According to Vishnoi, AI can reduce resolution times by 60–80% by automating correlation and diagnosis. But the longer-term impact goes further.
AI also addresses two persistent challenges:
- False positives: AI can learn which alerts matter, reducing alert fatigue and unnecessary escalations
- Cost efficiency: By filtering unnecessary data, organizations can reduce ingestion and storage costs
This is particularly important in Kubernetes and microservices environments, where telemetry volume can quickly become unmanageable.
Observability Is Moving Toward Platform Engineering—and Eventually AI
The role of observability is also shifting organizationally. While traditionally owned by IT operations or AIOps teams, Vishnoi sees observability moving toward platform engineering and core architecture teams. However, the bigger transformation is not organizational; it’s operational.
“Within two to three years… AI will fix the issues, generate a PR, and push it into the CI/CD pipeline,” Vishnoi said.
That vision points to a future where observability is no longer a destination (a dashboard) but an embedded capability within the software delivery lifecycle.
Developers may not log into observability tools at all. Instead, insights and fixes will be delivered directly into their workflows.
The Human-in-the-Loop Phase Is Temporary
Despite rapid progress, most organizations are not ready to fully trust autonomous systems.
Middleware currently keeps humans in the loop, generating fixes and pull requests rather than applying changes automatically.
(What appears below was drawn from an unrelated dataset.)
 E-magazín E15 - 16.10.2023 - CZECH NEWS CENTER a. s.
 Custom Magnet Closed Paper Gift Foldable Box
This reflects a broader industry reality: trust, governance, and maturity still lag behind technical capability.
However, Vishnoi is clear on the direction. “I 100% believe AI will completely replace observability stacks,” he said.
That does not mean humans disappear. It means their role shifts from monitoring systems to supervising and governing automated operations.
Analyst Take
Observability is undergoing one of the most significant transformations in the cloud-native era.
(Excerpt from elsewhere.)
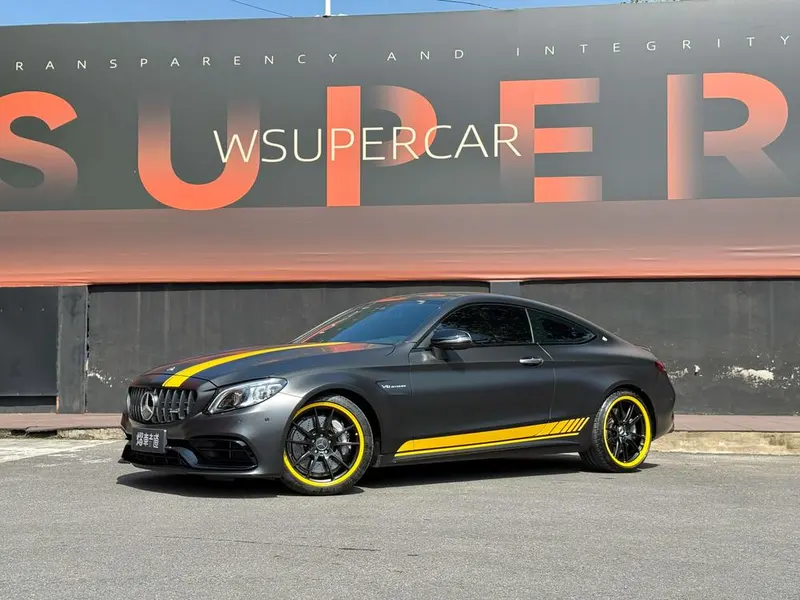 Mercedes-Benz C-Class AMG, 2021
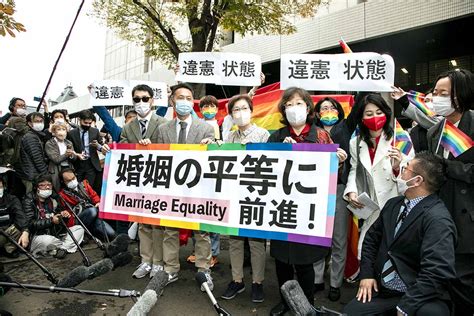 同性婚訴訟の東京地裁判決 原告「婚姻平等へ前進」 Metoo Youtoo カナロコ By 神奈川新聞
The industry has spent the past decade optimizing for visibility by collecting more data, building more dashboards, and expanding telemetry pipelines. AI changes the objective entirely.
The future of observability is not about seeing more. It is about doing more with less human intervention.
Three key shifts are emerging:
- Observability platforms are consolidating into unified data layers to enable correlation
- AI is becoming the primary interface, replacing dashboards with decisions
- Remediation is moving closer to automation, integrating directly into CI/CD pipelines
The most important takeaway is this: Observability is evolving from a monitoring function into an autonomous control system.
Vendors that can combine unified data pipelines, intelligent filtering, and safe automated remediation will define the next phase of the market. Organizations that continue relying on fragmented, reactive tooling will struggle to keep up with the scale and complexity of modern systems.